I'd like to include looking after and nurturing some other rubbish like: education, the economy, health care, the old and frail, and any semblance of human compassion. Fuck you. I hope you die a gruesome death. Preferably from something symbolic. Soon.

Anyway, in brighter news, the New Year test match is going swimmingly, although I am glad I refrained from buying tickets for a lovely Saturday at Newlands watching the starlings.

As usual, there isn't all that much out of the ordinary to report on from this time off. I sincerely hope each and every one of you have had a restful, fulfilling festive season and have entered into the new year refreshed and ready to take on the shovels full of kak life is no doubt going to dish out with renewed vim and vigour. With a special blob of "chin up" cream and a cherry to make it all better for a special mate. You know who you are.

Do you make resolutions? Other than adjusting the refresh rate on your gaming screen? I did. Privately. I thought if I made it public, I'd jinx myself, but then I realised if I don't let everyone in on it, there would be no incentive. I propose to become a healthier (and by that I mean fitter and with actual pecs) person this year. So if you're ever in the uncomfortable situation where you're suddenly aware of a pained, tortured, ghostly apparition flailing and wailing itself in your general vicinity, gnashing and sporting new running shoes, fear not. It's probably me...
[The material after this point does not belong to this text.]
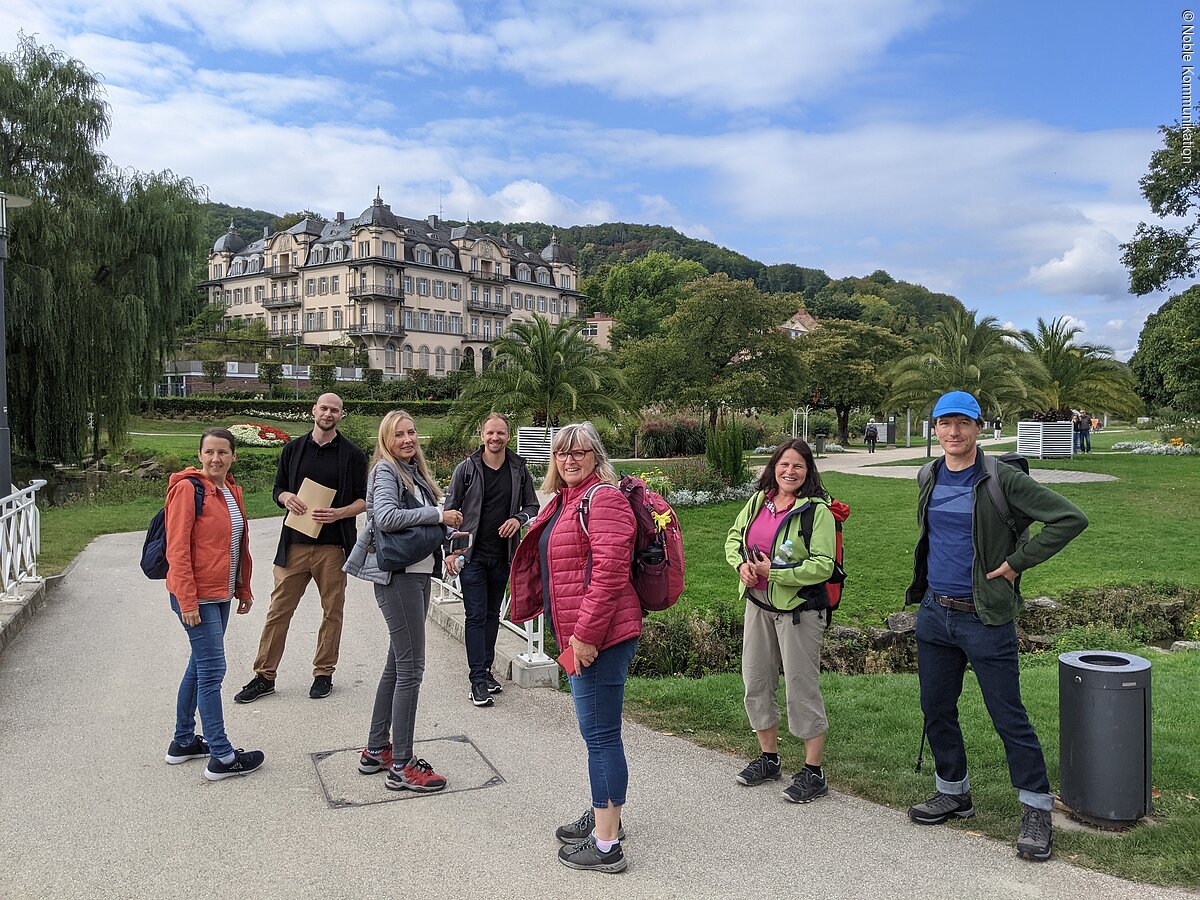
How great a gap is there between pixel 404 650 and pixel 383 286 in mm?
74348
So, in conclusion. All the best for you and yours. Unless you're a greedy, stupid, fat fuck of a dictator. Then my wish for you this year is to be stuck in your own personal hell. Perhaps an emergency vasectomy at Baragwaneth. Just after they mysteriously run out of anaesthesia.

And DO NOT get me started on the Matric Results. Might as well just start dishing out school certificates and Diplomas Picked From A Hat when a child turns 6. It's not like they're going to learn anything at school worth knowing anyway. Unless they introduce "How to drive the teachers to suicide because I know they can't do anything to me" as a subject. Most would excel, but I'm afraid parliament isn't hiring at the moment.

NGDG: I want to secretly swap those red plastic rhino horns on car grilles with little yellow dildos.

Spread The Love. But Not To Animals. That Shit's Too White.